Source : Portail Santé - Environnement
Vidéo en langage des signes et texte.« Silence ! » intimaient les maîtres d'école dans leur classe. Silence dans les rangs. Silence sur toute la ligne, se taire, ne rien dire. Passer sous silence les erreurs, les fautes, les malversations. Faire silence. Imposer le silence. Garder le silence.
« Le silence est l'expression la plus parfaite du mépris » disait aussi George Bernard Shaw. Que fait-on tant dire au silence.
Le silence est-il à ce point pesant, le silence est-il à ce point symbolique qu'il nous faille le briser en mille morceaux. Fait-il à ce point peur qu'il nous faille le remplir. L'humoriste Ferdinand Bac affirmait que selon lui « Pour certains citadins la campagne est intolérable parce que son silence rejoint leur vide intérieur. »
Est-ce cette angoisse du vide, cette peur enfantine qui nous faisait chanter la nuit dans les bois pour conjurer les mauvais esprits ou pour affirmer sa force qui nous pousse dans le vacarme ? La rage d'un moteur devient-elle le cri du guerrier, le haka du rugbyman, l'expression de la puissance ou de l'impuissance ? Est-ce cela qui nous pousse à meubler le silence, en style Ikea ou Louis XV, peu importe ? A combler les blancs d'une conversation au contraire de ce qui se fait dans d'autres cultures ?

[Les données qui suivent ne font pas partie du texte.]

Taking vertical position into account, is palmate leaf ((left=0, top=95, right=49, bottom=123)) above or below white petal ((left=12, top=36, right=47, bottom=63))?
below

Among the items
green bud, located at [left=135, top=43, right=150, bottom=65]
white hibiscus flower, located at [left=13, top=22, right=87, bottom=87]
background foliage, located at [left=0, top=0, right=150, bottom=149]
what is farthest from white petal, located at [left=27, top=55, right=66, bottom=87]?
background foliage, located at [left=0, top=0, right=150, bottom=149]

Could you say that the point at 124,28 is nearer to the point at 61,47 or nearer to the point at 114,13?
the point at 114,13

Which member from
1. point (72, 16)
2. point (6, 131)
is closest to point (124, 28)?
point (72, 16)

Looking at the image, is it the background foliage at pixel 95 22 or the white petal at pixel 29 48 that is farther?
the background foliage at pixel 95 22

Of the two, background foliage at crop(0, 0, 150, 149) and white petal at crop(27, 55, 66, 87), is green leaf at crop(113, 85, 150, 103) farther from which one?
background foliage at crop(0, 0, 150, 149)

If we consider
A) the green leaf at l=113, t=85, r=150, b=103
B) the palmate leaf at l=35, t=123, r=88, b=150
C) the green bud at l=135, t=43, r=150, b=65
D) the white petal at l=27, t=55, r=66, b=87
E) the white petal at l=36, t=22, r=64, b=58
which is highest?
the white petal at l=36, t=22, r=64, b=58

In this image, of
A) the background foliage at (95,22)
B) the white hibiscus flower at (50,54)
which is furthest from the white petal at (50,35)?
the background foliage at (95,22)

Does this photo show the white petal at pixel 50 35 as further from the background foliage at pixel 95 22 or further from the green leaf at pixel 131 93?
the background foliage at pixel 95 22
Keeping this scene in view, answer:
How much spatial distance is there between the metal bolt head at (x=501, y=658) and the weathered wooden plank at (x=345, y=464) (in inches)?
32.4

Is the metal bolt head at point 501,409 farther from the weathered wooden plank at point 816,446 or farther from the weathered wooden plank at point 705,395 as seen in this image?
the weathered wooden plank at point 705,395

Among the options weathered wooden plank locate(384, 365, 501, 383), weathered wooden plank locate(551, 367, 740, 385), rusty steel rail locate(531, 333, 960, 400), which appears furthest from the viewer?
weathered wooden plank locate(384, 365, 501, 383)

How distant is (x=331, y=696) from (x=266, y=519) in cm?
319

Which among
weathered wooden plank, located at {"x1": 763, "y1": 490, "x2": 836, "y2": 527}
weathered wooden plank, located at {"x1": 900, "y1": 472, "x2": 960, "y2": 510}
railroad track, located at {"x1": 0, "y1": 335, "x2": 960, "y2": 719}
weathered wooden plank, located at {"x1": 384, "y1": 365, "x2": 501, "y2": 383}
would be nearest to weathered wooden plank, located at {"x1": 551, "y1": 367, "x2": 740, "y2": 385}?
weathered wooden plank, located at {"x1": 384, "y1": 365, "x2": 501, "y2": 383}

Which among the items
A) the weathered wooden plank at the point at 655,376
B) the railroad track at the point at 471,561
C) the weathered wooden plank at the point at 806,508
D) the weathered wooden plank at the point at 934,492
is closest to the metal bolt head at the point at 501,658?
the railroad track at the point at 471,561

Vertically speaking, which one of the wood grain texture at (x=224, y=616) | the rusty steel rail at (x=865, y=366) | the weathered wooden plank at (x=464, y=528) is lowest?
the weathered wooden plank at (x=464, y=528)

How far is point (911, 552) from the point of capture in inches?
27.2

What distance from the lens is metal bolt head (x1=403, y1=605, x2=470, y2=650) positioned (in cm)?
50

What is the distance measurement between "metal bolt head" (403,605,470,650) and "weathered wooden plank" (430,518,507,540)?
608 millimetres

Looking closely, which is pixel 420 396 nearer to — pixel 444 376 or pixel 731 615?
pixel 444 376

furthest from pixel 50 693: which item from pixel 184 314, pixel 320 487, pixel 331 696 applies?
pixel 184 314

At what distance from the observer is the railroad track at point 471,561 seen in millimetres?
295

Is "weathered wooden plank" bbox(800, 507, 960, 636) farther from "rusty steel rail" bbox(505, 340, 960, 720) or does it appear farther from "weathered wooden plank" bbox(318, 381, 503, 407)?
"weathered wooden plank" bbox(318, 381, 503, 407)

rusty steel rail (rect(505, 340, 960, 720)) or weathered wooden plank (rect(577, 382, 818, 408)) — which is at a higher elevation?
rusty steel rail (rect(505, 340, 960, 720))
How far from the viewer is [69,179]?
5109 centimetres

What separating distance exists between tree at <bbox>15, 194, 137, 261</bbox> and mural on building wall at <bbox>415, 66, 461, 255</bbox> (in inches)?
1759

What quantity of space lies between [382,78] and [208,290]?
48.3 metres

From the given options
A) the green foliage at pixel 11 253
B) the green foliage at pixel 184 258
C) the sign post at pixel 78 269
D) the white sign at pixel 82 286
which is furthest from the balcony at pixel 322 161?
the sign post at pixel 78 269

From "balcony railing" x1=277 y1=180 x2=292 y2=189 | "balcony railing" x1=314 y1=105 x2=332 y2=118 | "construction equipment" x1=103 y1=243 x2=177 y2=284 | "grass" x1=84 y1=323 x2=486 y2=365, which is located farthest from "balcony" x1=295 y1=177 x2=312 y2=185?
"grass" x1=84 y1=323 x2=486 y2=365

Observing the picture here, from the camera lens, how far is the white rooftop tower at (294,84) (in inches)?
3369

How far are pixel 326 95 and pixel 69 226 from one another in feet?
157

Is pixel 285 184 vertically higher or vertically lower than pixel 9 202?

Jacques Attali écrivait que « La musique d'ambiance n'est pas innocente. Elle n'est pas qu'une façon de dominer les bruits pénibles du travail. Elle peut être l'annonce du silence général des hommes. ».
Cette étrange relation que nous avons avec le bruit et le silence nous mène aussi à des conduites paradoxales. Comme refuser que l'on tonde le dimanche, mais accepter de voler dans un ULM aussi bruyant. Comme nier les effets de notre tapage parce que chez soi, on fait ce que l'on veut et se sentir agressé par le mutisme des autres. Comme ignorer sa part de responsabilité dans le vacarme ambiant.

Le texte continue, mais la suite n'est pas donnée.